Dernier point, la garantie et les pièces détachées. Pouvoir remplacer une latte cassée ou un embout fendu prolonge la vie d'un sommier de plusieurs années, et c'est le meilleur signe qu'un fabricant assume sa construction. Vous retrouverez ces critères appliqués à toute la gamme dans notre panorama du sommier habillé, et le détail des références disponibles dans nos sommiers tapissiers.
Un sommier tapissier associe quatre éléments : une ossature en bois (résineux massif ou contreplaqué multiplis), une suspension à lattes, à ressorts ou à plots, un coutil textile agrafé qui referme l'ensemble, et un piètement vissé sous le cadre. Le tissu de recouvrement masque toute la mécanique, ce qui rend la fiche technique indispensable pour comparer deux modèles.
Le pin et l'épicéa dominent, pour leur rapport entre légèreté et résistance. Le contreplaqué multiplis apparaît sur les modèles destinés à un usage intensif, car il se déforme moins dans les ambiances humides. Le hêtre sert surtout aux lattes, rarement à l'ossature complète à cause de son poids. Le panneau de particules est à éviter : il ne retient pas les vis dans la durée.
Comptez au moins 14 lattes en 90 cm de large, et 26 à 28 lattes en 140 ou 160 cm, avec un entraxe de 3 à 5 cm. Un matelas en mousse à mémoire de forme ou en latex demande un espacement resserré, sous 4 cm, sans quoi il se creuse entre les appuis. Beaucoup de fabricants conditionnent d'ailleurs leur garantie à ce critère.

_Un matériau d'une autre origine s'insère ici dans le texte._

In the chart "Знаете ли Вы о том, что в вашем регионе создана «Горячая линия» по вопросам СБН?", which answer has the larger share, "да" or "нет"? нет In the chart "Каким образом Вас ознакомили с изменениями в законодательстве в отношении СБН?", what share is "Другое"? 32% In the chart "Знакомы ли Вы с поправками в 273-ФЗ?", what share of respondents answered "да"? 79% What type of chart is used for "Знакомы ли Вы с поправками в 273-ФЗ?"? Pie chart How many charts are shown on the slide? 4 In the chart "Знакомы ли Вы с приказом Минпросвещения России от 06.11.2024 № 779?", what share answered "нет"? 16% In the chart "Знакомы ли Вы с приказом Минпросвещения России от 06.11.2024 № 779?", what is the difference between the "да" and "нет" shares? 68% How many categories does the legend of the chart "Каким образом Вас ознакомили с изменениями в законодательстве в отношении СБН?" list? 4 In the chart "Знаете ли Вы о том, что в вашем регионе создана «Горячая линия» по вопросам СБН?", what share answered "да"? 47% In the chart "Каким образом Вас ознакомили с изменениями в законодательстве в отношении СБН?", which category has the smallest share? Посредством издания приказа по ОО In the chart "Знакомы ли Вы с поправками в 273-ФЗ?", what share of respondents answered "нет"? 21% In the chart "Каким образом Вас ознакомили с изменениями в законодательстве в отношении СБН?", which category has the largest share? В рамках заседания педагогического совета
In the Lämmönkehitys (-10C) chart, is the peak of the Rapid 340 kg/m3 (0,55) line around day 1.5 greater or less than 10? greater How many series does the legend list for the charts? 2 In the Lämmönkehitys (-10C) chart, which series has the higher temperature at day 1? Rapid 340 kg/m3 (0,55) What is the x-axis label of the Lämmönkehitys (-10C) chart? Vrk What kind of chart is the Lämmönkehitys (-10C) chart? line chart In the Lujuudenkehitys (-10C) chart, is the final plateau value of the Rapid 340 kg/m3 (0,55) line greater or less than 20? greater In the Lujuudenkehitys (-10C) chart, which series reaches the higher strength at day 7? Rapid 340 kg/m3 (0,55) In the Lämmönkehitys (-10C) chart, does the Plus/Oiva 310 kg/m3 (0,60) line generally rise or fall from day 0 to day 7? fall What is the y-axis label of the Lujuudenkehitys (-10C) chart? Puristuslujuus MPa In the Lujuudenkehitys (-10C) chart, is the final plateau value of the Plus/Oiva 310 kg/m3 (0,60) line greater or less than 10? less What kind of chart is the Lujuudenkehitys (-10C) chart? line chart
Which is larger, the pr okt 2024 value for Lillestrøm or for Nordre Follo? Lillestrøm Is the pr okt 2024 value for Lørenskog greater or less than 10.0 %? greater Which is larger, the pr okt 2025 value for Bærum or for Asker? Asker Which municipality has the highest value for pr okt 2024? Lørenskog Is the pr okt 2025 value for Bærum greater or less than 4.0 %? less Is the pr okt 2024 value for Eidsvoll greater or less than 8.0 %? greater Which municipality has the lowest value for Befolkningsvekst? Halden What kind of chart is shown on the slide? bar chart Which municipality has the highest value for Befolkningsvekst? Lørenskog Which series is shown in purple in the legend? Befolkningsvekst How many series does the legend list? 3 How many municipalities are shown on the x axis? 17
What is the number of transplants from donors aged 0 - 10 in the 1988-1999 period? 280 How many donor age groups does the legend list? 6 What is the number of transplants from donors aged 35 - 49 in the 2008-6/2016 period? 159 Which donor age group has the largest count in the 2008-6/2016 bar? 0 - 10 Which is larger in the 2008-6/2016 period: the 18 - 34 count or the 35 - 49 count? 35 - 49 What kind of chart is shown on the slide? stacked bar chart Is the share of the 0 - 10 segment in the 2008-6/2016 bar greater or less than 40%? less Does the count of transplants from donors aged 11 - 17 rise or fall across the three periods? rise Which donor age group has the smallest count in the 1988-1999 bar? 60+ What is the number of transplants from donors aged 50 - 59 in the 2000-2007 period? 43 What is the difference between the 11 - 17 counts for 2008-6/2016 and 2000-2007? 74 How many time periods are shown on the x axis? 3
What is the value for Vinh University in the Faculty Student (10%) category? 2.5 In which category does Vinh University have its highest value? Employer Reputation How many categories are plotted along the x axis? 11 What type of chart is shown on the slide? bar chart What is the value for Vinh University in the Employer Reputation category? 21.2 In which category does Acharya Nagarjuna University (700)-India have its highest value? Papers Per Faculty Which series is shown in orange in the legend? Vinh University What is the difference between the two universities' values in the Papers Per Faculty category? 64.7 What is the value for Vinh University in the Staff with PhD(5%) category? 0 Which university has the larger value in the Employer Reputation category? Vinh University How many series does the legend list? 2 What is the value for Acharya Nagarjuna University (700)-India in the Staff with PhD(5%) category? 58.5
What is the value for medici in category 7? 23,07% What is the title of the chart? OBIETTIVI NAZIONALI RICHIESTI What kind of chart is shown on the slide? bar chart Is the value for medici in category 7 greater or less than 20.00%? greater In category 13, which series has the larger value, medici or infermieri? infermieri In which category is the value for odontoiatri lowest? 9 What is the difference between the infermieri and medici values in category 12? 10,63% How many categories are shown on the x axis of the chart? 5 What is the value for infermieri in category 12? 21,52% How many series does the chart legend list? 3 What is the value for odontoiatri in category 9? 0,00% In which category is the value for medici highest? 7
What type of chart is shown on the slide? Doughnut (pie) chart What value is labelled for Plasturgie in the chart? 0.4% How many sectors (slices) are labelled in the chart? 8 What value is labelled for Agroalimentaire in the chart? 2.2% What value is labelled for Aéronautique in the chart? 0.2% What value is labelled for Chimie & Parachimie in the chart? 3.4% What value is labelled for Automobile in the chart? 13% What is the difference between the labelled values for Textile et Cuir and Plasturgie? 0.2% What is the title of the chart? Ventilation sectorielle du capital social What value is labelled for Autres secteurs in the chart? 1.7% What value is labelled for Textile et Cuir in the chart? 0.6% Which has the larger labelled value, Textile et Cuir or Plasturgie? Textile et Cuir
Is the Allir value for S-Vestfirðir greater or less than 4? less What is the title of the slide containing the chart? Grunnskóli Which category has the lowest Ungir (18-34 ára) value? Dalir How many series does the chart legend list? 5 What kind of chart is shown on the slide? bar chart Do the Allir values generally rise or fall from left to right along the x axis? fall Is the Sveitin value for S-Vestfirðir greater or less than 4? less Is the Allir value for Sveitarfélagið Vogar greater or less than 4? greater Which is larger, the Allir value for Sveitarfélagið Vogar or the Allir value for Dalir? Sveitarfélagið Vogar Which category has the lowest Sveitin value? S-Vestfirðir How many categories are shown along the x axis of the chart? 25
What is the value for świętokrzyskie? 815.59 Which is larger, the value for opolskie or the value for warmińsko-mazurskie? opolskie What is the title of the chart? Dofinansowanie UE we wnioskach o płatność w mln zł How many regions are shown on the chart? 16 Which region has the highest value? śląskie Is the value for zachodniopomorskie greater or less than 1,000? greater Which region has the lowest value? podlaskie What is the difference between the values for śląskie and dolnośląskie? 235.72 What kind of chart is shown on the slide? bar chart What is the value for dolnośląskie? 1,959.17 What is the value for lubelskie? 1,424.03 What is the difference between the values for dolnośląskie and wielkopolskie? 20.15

Les ressorts bonnell sont biconiques et reliés par une spirale : ils forment un plan élastique solidaire, souple et enveloppant, mais qui transmet les mouvements d'un côté à l'autre. Les ressorts ensachés sont enfermés individuellement dans des sachets textile et travaillent de façon indépendante, ce qui limite la transmission des mouvements et autorise un soutien par zones.
Le coutil est un textile technique en polyester ou en polypropylène, parfois mélangé à du coton, d'un grammage compris entre 150 et 250 g/m². On le choisit pour sa résistance à l'abrasion et sa perméabilité à l'air. Un tissage jacquard serré tient mieux qu'une toile simple, et une finition matelassée protège les arêtes du sommier.